If you did, which pins did you use for power and SCD/SCL?

abarrow

To answer my own question...

I just ran an I2C port scanning program on my esp8266-dev that I got from this address
https://github.com/jainrk/i2c_port_address_scanner/tree/master/i2c_port_address_scanner

Nothing detected. I guess I have a bad ESP, or perhaps I have a firmware problem.

LubOlimex

I don't think it is hardware problem with the ESP8266-EVB, more likely either improper hardware connections, insufficient powering or improper code.

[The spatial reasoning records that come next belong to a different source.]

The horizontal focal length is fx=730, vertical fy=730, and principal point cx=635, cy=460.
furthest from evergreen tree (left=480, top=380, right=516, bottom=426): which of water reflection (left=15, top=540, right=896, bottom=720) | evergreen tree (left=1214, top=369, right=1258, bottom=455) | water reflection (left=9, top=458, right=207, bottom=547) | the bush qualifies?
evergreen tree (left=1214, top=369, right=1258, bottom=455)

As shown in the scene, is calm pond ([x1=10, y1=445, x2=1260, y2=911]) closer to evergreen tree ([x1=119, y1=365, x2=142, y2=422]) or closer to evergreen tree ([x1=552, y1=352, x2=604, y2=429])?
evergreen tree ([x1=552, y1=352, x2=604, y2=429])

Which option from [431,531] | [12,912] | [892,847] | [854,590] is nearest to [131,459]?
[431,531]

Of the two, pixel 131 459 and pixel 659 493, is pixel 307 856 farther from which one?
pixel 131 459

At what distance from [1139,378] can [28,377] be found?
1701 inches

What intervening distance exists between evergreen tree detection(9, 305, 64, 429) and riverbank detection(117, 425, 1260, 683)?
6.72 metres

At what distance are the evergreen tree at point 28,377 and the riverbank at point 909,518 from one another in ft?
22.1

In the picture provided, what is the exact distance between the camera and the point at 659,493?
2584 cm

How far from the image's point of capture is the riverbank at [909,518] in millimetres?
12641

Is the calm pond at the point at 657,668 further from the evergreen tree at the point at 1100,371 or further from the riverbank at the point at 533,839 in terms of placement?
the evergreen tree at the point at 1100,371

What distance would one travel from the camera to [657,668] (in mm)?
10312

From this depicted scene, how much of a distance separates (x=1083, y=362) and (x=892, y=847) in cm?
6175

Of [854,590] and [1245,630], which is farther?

Did you try the other way around? Using our I2C examples as a basis - we have published an library with examples for ESP8266 boards and I2C temperature sensor MOD-TC-MK2. This archive:

https://www.olimex.com/Products/Modules/Sensors/MOD-TC-MK2-31855/resources/ESP8266-EVB-MOD_TC_MK2.zip

The page of the sensor is here: https://www.olimex.com/Products/Modules/Sensors/MOD-TC-MK2-31855/open-source-hardware

Best regards,
Lub/OLIMEX
Technical support and documentation manager at Olimex

abarrow

Okay, I'll have another look. This is code that was working for a year on an ESP-12E dev board - I wanted to move it to the ESP8266-EVB to gain access to the integrated relay and smaller form factor.

Code is here:

/* Sailboat Race Timer for Arduino
   Activates a relay for an electric horn during a stardard ISAF 5 minute start sequence.
   Also providing audio and visual alerts to users regarding upcoming flag actions

   Will operate in 6 Min, 5 Min, or 5 Min Cycle mode.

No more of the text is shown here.